Given problem: Extract every row below that contains the word "further", matching case exactly, and copy each such row in full.

Items:

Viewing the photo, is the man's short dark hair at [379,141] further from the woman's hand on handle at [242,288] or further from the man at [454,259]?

---

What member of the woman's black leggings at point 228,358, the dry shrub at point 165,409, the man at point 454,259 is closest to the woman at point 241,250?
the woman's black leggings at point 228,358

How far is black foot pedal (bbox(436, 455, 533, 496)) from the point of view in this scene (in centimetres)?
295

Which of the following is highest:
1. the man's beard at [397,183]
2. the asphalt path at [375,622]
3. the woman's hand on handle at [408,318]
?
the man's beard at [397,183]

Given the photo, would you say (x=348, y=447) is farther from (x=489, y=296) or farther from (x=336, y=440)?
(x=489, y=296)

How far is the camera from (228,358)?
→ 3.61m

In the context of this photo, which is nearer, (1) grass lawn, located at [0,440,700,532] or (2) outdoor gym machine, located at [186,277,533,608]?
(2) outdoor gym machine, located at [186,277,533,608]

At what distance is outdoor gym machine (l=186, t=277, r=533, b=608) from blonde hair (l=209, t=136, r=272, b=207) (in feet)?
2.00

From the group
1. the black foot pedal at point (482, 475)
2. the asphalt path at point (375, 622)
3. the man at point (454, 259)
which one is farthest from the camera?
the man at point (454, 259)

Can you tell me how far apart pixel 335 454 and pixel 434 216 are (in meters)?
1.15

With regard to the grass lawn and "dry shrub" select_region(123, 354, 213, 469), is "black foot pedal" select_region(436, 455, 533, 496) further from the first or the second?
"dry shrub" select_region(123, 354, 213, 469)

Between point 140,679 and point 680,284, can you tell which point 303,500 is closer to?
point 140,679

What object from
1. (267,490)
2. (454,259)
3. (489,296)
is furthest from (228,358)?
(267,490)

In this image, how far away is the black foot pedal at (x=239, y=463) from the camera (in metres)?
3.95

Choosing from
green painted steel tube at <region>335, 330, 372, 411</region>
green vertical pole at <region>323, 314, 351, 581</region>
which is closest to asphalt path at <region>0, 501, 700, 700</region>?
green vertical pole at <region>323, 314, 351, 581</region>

--

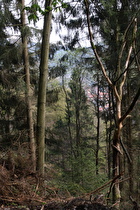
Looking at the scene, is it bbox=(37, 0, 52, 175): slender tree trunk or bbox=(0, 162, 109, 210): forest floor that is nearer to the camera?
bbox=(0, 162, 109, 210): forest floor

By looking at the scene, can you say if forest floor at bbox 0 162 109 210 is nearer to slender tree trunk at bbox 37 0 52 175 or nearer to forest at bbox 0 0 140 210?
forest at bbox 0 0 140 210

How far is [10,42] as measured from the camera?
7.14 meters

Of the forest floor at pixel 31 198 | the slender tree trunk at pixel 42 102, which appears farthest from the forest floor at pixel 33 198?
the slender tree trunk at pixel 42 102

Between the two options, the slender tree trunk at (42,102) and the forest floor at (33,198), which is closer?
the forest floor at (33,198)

Exercise solution:
Viewing the photo, is the man's short dark hair at [379,141] further from the woman's hand on handle at [242,288] or further from the man at [454,259]?
With regard to the grass lawn and "dry shrub" select_region(123, 354, 213, 469), is "black foot pedal" select_region(436, 455, 533, 496) further from the first or the second?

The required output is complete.